[Dataset rows]
::::
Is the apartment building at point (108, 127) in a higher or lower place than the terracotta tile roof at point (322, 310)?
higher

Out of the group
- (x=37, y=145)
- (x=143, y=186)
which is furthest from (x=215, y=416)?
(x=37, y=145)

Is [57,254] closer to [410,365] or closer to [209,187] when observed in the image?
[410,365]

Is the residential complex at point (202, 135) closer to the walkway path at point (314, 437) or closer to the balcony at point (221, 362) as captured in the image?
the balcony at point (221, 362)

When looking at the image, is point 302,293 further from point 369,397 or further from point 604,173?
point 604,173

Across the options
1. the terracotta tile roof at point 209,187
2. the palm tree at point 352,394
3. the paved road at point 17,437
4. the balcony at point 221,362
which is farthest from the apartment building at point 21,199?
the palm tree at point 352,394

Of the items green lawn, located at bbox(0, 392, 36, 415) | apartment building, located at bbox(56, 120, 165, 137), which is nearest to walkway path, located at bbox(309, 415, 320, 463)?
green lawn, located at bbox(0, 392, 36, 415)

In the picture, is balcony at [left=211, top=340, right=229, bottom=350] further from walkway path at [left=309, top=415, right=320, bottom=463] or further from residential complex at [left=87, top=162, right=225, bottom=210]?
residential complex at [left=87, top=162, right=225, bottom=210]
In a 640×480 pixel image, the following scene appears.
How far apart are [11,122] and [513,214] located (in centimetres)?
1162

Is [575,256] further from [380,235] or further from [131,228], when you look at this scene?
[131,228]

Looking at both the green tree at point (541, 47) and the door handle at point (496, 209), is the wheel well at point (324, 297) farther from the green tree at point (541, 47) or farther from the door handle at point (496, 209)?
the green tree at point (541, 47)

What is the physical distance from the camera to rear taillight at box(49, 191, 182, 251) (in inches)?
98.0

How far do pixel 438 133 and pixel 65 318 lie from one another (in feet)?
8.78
::::
What is being asked: Rewrite the listing above, replacing "terracotta tile roof" with "clay tile roof" wherever it occurs. Leave every other word as it is.

Full solution:
Is the apartment building at point (108, 127) in a higher or lower place than the clay tile roof at point (322, 310)?
higher

Out of the group
- (x=37, y=145)
- (x=143, y=186)
which is furthest from (x=215, y=416)?
(x=37, y=145)

Is [57,254] closer to [410,365] or closer to [209,187] when observed in the image?
[410,365]

Is the residential complex at point (202, 135) closer to the walkway path at point (314, 437) or closer to the balcony at point (221, 362) as captured in the image?
the balcony at point (221, 362)

When looking at the image, is point 302,293 further from point 369,397 or further from point 604,173?
point 604,173

Across the options
1. the clay tile roof at point 209,187
2. the palm tree at point 352,394
3. the paved road at point 17,437
4. the balcony at point 221,362
which is farthest from the apartment building at point 21,199?
the palm tree at point 352,394

Of the items green lawn, located at bbox(0, 392, 36, 415) | apartment building, located at bbox(56, 120, 165, 137), which is nearest to walkway path, located at bbox(309, 415, 320, 463)?
green lawn, located at bbox(0, 392, 36, 415)

In the picture, is balcony at [left=211, top=340, right=229, bottom=350] further from walkway path at [left=309, top=415, right=320, bottom=463] or further from residential complex at [left=87, top=162, right=225, bottom=210]?
residential complex at [left=87, top=162, right=225, bottom=210]
In a 640×480 pixel image, the following scene appears.
How far apart are [11,122] and [513,214] located (in centimetres)?
1162

Is [575,256] further from [380,235] or further from [131,228], when you look at this scene?
[131,228]

Looking at both the green tree at point (541, 47) and the door handle at point (496, 209), is the wheel well at point (324, 297) farther from the green tree at point (541, 47) or farther from the door handle at point (496, 209)?
the green tree at point (541, 47)

What is the physical distance from the camera to rear taillight at box(49, 191, 182, 251) (in inches)?
98.0

How far do pixel 438 133 and pixel 65 318 lie from one another (in feet)?
8.78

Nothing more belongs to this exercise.